Put every line from the one containing "From this photo, which" down to the end of the rows into a JSON list of strings, one string per line, leaving out blank lines.

- [MATERIAL FOR THIS EXERCISE]
......
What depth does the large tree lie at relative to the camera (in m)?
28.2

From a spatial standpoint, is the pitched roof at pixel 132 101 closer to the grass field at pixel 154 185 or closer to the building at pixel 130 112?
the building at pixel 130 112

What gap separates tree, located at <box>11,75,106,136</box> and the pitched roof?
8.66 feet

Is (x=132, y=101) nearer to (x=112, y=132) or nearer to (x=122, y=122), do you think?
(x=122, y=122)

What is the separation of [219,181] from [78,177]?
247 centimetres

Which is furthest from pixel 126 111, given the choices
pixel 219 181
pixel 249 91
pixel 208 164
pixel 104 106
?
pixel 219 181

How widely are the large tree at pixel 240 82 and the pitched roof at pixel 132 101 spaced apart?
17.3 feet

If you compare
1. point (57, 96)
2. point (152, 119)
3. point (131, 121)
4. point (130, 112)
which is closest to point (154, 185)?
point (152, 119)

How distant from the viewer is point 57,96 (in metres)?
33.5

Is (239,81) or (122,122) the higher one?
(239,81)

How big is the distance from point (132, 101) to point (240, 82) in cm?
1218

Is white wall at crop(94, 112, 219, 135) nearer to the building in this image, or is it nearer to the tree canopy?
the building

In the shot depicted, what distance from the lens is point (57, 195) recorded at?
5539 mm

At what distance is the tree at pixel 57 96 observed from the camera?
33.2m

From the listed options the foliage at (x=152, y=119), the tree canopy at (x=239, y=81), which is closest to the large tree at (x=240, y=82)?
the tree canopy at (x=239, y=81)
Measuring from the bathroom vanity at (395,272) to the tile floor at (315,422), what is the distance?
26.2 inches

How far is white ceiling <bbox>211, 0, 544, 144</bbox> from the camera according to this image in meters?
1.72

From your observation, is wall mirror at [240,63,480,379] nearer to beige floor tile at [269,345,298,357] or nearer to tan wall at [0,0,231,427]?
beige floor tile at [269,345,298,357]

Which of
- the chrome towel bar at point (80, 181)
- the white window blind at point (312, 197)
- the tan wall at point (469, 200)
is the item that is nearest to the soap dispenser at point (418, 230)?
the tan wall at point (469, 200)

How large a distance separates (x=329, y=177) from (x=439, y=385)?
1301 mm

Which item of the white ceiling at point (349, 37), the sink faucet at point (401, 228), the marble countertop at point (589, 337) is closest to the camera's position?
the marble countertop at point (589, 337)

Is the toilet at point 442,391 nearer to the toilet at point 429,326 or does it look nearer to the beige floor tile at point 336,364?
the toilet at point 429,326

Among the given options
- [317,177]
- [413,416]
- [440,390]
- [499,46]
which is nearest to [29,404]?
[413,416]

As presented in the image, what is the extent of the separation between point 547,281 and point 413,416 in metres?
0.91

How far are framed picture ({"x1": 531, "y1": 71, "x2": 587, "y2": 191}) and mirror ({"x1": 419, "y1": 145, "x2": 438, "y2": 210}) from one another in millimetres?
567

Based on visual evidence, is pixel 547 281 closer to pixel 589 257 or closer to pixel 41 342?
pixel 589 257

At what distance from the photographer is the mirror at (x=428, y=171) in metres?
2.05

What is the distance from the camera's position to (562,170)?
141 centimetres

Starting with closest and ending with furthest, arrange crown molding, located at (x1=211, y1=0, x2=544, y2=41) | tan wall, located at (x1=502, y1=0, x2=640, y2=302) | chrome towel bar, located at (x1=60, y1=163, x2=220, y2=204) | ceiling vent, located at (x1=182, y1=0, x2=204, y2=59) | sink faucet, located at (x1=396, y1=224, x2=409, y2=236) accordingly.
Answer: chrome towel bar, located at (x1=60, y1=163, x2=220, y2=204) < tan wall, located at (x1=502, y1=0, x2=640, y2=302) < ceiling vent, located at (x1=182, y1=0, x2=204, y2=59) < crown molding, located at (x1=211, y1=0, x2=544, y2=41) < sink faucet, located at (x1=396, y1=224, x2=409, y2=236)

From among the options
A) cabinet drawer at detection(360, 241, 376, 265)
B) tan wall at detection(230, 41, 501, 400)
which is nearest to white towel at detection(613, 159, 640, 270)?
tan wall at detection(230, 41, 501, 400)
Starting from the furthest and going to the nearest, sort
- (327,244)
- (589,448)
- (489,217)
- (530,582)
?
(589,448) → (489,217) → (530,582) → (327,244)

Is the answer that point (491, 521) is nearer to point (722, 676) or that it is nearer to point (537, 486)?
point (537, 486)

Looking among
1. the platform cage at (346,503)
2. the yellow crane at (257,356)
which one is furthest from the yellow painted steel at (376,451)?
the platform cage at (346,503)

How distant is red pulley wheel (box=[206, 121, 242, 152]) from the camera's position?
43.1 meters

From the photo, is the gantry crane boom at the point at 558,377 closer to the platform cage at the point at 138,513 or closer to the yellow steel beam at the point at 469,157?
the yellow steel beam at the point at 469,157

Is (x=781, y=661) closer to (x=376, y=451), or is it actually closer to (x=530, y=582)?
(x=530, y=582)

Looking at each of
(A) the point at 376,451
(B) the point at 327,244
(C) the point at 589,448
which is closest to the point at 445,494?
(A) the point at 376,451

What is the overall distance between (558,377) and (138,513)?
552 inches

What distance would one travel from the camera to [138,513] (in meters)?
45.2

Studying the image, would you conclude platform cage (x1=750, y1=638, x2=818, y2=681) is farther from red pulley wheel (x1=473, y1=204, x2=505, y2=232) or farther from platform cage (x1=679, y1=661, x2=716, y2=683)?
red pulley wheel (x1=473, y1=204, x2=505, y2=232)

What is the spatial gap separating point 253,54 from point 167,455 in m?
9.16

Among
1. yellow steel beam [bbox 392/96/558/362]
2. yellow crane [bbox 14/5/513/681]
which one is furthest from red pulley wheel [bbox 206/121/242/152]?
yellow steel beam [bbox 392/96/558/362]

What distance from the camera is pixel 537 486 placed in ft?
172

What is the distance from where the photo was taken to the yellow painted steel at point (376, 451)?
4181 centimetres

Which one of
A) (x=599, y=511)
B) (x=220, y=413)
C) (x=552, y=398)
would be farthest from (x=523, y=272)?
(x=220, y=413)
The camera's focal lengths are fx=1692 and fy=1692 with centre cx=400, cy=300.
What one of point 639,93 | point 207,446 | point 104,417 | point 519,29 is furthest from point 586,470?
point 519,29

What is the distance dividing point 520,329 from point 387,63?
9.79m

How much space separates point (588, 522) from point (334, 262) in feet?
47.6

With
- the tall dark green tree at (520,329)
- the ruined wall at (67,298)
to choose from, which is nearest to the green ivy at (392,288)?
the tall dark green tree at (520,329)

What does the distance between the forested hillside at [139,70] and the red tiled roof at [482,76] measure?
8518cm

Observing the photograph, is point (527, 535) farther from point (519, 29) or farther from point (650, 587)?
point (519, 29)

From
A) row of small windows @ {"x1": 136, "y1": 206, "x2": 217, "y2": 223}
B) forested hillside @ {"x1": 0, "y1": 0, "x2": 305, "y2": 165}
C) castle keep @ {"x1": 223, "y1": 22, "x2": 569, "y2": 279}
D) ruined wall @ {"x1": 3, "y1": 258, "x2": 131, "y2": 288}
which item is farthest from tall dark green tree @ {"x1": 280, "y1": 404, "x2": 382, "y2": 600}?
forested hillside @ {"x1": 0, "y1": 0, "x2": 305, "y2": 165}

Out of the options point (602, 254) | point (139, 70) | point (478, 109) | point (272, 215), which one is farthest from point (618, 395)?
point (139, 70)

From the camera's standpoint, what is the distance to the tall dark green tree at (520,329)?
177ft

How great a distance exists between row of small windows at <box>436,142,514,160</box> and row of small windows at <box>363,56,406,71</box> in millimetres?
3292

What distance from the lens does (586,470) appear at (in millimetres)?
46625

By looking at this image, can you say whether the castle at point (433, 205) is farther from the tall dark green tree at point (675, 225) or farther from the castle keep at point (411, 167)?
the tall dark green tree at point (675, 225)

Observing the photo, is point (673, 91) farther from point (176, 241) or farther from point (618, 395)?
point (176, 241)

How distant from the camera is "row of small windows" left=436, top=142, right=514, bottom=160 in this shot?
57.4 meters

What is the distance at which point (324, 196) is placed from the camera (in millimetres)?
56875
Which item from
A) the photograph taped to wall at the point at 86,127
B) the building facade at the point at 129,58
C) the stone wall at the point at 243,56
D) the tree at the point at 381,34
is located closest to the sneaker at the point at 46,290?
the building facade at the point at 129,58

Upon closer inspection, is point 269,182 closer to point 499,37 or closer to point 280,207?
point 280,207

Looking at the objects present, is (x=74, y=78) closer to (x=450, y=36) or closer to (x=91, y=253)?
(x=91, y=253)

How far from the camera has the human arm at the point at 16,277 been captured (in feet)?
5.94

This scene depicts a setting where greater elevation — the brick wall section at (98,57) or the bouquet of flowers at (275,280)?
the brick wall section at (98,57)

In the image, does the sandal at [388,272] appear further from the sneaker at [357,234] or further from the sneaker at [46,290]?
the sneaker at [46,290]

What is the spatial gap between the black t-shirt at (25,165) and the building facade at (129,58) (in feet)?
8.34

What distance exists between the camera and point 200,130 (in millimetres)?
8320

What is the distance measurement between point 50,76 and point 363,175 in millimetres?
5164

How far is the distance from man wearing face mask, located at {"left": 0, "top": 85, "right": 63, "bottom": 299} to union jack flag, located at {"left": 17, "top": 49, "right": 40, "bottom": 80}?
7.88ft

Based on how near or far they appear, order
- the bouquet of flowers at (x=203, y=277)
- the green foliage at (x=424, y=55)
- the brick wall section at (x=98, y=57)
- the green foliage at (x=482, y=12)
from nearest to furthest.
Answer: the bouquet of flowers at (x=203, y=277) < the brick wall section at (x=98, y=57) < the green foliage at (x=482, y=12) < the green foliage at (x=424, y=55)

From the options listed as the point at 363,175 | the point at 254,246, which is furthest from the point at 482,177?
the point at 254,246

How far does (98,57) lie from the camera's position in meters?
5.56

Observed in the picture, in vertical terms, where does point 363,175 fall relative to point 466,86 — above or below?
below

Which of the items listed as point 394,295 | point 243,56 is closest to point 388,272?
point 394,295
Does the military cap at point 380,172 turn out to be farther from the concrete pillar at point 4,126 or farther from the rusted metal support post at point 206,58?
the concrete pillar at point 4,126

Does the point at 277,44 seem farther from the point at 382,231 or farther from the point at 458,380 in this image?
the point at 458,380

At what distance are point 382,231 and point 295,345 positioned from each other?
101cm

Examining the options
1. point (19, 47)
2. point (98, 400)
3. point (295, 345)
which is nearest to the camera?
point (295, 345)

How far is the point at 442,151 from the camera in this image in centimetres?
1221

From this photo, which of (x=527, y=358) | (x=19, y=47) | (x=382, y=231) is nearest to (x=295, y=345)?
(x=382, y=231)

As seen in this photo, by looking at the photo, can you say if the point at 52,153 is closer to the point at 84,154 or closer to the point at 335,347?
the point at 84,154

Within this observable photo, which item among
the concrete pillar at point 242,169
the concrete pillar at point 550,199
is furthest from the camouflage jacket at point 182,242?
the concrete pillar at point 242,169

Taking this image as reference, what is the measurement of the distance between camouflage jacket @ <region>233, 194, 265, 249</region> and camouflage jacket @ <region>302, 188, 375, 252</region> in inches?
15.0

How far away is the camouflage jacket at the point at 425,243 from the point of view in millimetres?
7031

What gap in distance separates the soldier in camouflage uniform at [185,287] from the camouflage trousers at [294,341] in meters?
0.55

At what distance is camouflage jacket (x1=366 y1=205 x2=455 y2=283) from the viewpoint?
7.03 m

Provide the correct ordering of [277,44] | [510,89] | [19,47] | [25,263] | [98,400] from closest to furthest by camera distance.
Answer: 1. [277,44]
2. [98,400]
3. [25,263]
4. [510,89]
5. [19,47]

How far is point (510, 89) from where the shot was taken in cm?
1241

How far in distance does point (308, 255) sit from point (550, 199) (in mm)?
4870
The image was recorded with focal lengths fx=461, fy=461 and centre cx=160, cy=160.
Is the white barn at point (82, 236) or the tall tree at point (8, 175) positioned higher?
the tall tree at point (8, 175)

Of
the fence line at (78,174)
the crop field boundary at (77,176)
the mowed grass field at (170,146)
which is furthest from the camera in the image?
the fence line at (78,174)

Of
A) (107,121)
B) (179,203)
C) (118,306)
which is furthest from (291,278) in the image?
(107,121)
......
- [TASK RESPONSE]
[
  "From this photo, which of (x=527, y=358) | (x=19, y=47) | (x=382, y=231) is nearest to (x=295, y=345)?",
  "(x=382, y=231)",
  "As seen in this photo, by looking at the photo, can you say if the point at 52,153 is closer to the point at 84,154 or closer to the point at 335,347?",
  "the point at 84,154",
  "Within this observable photo, which item among",
  "the concrete pillar at point 242,169",
  "the concrete pillar at point 550,199",
  "is furthest from the camouflage jacket at point 182,242?",
  "the concrete pillar at point 242,169",
  "Taking this image as reference, what is the measurement of the distance between camouflage jacket @ <region>233, 194, 265, 249</region> and camouflage jacket @ <region>302, 188, 375, 252</region> in inches?",
  "15.0",
  "How far away is the camouflage jacket at the point at 425,243 from the point of view in millimetres?",
  "7031",
  "What gap in distance separates the soldier in camouflage uniform at [185,287] from the camouflage trousers at [294,341] in meters?",
  "0.55",
  "At what distance is camouflage jacket (x1=366 y1=205 x2=455 y2=283) from the viewpoint?",
  "7.03 m",
  "Provide the correct ordering of [277,44] | [510,89] | [19,47] | [25,263] | [98,400] from closest to furthest by camera distance.",
  "Answer: 1. [277,44]",
  "2. [98,400]",
  "3. [25,263]",
  "4. [510,89]",
  "5. [19,47]",
  "How far is point (510, 89) from where the shot was taken in cm?",
  "1241",
  "How far in distance does point (308, 255) sit from point (550, 199) (in mm)?",
  "4870",
  "The image was recorded with focal lengths fx=461, fy=461 and centre cx=160, cy=160.",
  "Is the white barn at point (82, 236) or the tall tree at point (8, 175) positioned higher?",
  "the tall tree at point (8, 175)",
  "Of",
  "the fence line at (78,174)",
  "the crop field boundary at (77,176)",
  "the mowed grass field at (170,146)",
  "which is furthest from the camera in the image?",
  "the fence line at (78,174)",
  "Of",
  "A) (107,121)",
  "B) (179,203)",
  "C) (118,306)",
  "which is furthest from (291,278) in the image?",
  "(107,121)"
]